In Deutschland spielten Sie dann für Schalke und 1860 München.
Ich hatte in England gelernt, dass ich schnell erwachsen werden musste. Zurück in Deutschland bin ich dann mit einem übertriebenen Selbstbewusstsein aufgetreten. Ich glaube, dass das ein reiner Schutzmechanismus war. Auf andere wirkte ich aber arrogant. Ich bin auf Schalke und in München deswegen oft angeeckt.
In Ihrer Zeit in Silkeborg war es nicht anders. Sie sagten einmal: „50 Prozent der Mannschaft haben mich gehasst, der Rest geliebt.“
Ja, das war so eine Äußerung … Wissen Sie, ich habe schon immer frei heraus meine Meinung gesagt. Damit können nicht alle umgehen. In meinem letzten Jahr beim dänischen Klub Randers FC hatte ich beispielsweise die totale Ladehemmung und habe nichts getroffen. Meine Art kommt dann nicht gut an, wenn der Klub zusätzlich in der Krise steckt. Viel hängt vom Umfeld ab, hier in Karlsruhe ist das anders.
Wie meinen Sie das?
Wir haben einen überragenden Charakter in der Truppe. Als wir im Sommer in der Relegation gegen Aue gescheitert sind, habe ich bereits in der Kabine gemerkt: Da ist ein Wille in der Mannschaft, dass wir den Traum direkt noch einmal angehen.
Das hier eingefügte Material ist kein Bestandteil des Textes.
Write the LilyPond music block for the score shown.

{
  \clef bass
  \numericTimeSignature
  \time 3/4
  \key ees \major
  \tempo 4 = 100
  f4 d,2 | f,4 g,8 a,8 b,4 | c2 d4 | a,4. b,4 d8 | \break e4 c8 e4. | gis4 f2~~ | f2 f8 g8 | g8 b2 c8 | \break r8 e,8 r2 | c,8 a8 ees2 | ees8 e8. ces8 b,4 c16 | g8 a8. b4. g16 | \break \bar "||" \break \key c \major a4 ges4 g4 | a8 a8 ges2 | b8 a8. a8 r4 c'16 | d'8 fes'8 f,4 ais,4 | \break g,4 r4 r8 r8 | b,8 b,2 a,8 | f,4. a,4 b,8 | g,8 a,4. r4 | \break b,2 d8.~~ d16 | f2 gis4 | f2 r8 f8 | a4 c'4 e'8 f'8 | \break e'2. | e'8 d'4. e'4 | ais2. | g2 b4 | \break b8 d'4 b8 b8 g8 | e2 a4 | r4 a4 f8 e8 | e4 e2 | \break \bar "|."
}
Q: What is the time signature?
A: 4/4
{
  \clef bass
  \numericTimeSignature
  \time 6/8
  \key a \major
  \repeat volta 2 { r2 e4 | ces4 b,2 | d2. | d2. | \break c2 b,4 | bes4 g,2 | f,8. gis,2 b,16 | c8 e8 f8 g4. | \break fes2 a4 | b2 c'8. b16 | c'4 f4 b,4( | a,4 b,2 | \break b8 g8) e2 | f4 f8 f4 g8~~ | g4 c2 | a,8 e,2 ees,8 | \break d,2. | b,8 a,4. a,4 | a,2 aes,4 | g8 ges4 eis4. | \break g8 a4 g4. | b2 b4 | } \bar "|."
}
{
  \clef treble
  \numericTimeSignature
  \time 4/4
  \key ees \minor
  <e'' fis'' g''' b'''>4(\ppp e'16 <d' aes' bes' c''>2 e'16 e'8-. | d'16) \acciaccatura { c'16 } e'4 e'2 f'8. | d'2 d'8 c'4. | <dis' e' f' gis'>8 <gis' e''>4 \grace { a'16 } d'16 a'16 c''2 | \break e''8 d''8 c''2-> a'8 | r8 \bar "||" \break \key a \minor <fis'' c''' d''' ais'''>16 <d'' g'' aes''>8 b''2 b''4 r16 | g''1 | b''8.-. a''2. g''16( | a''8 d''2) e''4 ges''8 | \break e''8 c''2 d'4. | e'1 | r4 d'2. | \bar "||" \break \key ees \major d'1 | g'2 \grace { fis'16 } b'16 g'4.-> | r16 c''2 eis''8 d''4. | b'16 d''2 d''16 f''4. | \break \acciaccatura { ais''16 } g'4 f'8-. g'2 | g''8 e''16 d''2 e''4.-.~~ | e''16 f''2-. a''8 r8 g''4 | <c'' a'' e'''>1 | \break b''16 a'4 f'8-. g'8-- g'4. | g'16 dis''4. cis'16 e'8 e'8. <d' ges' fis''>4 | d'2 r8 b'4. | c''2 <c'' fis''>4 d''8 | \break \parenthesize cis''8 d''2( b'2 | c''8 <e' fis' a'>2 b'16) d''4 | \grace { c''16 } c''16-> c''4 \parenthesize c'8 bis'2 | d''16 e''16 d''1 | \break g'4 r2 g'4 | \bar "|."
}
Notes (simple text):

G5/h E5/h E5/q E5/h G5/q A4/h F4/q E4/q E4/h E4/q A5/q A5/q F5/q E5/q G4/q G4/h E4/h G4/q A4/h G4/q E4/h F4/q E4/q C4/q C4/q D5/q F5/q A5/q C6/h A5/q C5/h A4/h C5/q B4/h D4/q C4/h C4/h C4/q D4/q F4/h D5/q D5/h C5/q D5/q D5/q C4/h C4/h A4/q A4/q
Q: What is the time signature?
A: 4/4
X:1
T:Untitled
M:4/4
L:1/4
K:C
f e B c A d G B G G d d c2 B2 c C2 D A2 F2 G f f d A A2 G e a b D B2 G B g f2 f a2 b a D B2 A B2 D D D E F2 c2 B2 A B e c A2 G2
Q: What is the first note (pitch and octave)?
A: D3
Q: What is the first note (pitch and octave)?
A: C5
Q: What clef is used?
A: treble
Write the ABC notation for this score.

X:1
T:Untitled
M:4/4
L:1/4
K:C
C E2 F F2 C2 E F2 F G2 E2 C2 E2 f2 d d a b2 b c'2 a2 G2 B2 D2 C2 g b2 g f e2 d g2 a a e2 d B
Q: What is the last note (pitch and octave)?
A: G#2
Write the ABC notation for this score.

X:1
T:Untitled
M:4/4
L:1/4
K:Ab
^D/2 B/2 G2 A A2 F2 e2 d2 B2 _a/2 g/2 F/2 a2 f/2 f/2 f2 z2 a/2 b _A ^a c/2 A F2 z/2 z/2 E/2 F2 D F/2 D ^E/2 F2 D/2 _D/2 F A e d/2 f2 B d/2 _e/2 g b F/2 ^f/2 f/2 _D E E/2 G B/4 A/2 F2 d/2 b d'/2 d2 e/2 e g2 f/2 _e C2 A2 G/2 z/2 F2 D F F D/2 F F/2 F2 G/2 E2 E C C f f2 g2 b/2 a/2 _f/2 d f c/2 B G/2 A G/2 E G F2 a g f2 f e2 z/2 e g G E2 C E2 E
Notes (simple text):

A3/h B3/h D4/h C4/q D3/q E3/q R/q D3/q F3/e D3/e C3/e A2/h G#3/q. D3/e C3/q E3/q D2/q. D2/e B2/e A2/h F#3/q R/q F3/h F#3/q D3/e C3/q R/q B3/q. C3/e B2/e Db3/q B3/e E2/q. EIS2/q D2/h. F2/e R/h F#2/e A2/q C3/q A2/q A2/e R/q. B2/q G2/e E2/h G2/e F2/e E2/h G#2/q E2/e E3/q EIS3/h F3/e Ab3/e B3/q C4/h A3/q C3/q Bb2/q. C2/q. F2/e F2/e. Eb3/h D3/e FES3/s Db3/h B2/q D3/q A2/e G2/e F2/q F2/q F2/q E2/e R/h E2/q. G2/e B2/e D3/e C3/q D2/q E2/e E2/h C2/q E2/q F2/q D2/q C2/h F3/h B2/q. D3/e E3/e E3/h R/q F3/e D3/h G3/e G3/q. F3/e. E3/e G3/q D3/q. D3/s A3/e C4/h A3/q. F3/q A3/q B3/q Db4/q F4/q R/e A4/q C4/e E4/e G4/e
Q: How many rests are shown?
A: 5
Sie sind der zweitbeste Torschütze der Liga. Welche Rolle spielen Sie in der Mannschaft?
Ich sehe mich nicht als Führungsspieler, aber meine Stimme hat intern sicherlich Gewicht. Was die Tore angeht: Ich hatte wahrscheinlich Möglichkeiten für mindestens 20 Treffer. So selbstkritisch muss ich sein.
Was macht den KSC in diesem Jahr so stark?
Bei unserem Sieg gegen Osnabrück waren wir noch etwas wackelig. Aber danach haben wir den Tabellenführer Uerdingen an die Wand gespielt. Da war mir klar, dass wir zusammen als Team funktionieren. Wir haben zwölf Punkte in 14 Tagen gesammelt und sind plötzlich oben rangerückt. Der Wille ist entscheidend, in der Kabine haben wir gesagt: „Ab jetzt können wir uns nur selbst schlagen.“
Sie sind viel rumgekommen. Wie schätzen Sie den Fußball in der Dritten Liga ein?
Er ist sehr physisch. Im Grunde ist es Fußball, wie man ihn von früher kennt. Es wird an der Grasnarbe gekämpft. Das mache ich auch. Ich habe keine Probleme damit, mich in die Zweikämpfe reinzuwerfen. Das ist meine Philosophie.